The rebuild is on track when one archived run can answer all of the following without recomputation: - What was evaluated? - Which guardrail affected the outcome? - Why did the run continue, retry, decompose, skip, or stop? - What suggestion was generated? - What changed between attempts? - Did the path earn its depth, or was it stopped for churn? If the answer requires reading raw provider output or reconstructing intent manually, the foundation is incomplete.

Six questions. Each one is a thing an operator should be able to ask about any archived run and get a definitive answer from the archive alone. Not "go look at the logs." Not "re-run the scenario and see." Not "ask Derek." Open the archive, read the answer, done.

The phrase that matters most in that list is "without recomputation." Every question has to be answerable from the archive as stored, not from anything that has to be re-derived at read time. That constraint sounds mild. It is not mild. It means every answer has to be written into the archive at run time, which means the run time code has to know in advance what questions will be asked, which means the run time code has to commit to an explicit shape for every answer, which means every stage of the planner has to produce structured records instead of free-form rationale strings.

And "recomputation" has a specific, strict meaning here. Reading a structured field out of an archive is fine. Running a projection function over a list of canonical events is fine — the canonical events are the truth, and the projection is a view. What is not fine is running the planner again, or calling the LLM again, or reconstructing intent from logs. The archive has to be self-contained. Every question has to resolve against the bytes that were stored when the run happened.

Why this is the inversion

Most systems have features. The features accumulate, and at some point someone asks "can we replay these runs?" and a replay system gets built on top of whatever the features happened to produce. The replay system has to cope with whatever information is available, which is usually whatever got logged. If the logs are sparse, the replay is sparse. If the logs are verbose but unstructured, the replay works for humans but not for programs. If the logs were rotated, the replay doesn't work at all. Replay is downstream of features, and its quality is limited by what the features chose to emit.
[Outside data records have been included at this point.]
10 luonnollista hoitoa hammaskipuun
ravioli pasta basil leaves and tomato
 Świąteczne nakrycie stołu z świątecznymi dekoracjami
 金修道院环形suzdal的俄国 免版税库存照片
Precheck does it the other way around. The six questions are the requirement. The features have to produce data that answers the six questions at archive time, or the features are not done. A new feature that adds a capability but doesn't extend the archive schema to cover its new behavior is an incomplete feature, even if it "works" in the running system. The archive is not downstream of the features. The features are downstream of the archive.
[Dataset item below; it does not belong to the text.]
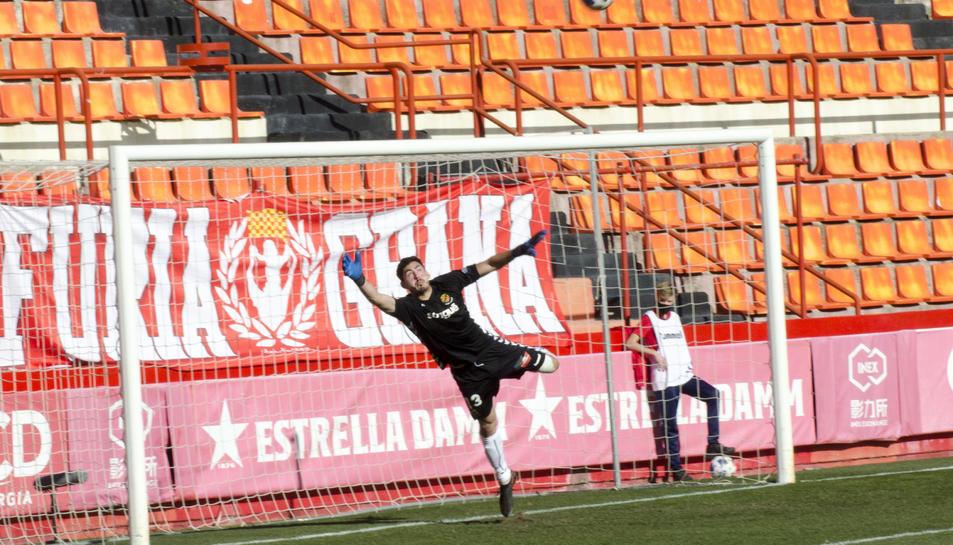 Gonzi, durant el Nàstic-Barça B.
This is the inversion. It flips the dependency direction. And it has sharp consequences for every other decision.

What the inversion costs

Let me be specific about what gets harder when you commit to this.
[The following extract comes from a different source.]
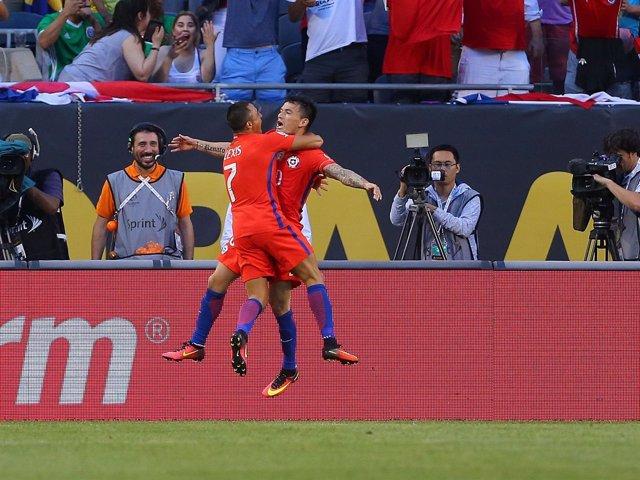 Alexis Sánchez celebra un gol de Chile en la Copa América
First, the persistence boundary gets complicated. You cannot just write "whatever the provider returned" into the archive. The provider's output is unstable — different providers format things differently, same provider can format things differently across versions, and some fields are free-form text that you cannot parse reliably later. You have to normalize the provider output into a canonical shape before it enters the archive. That normalizer is a real piece of code. It has to handle every provider's quirks, every edge case, every version drift. And when normalization rules change, you have to re-harvest from the raw data, because your normalized store is now out of date.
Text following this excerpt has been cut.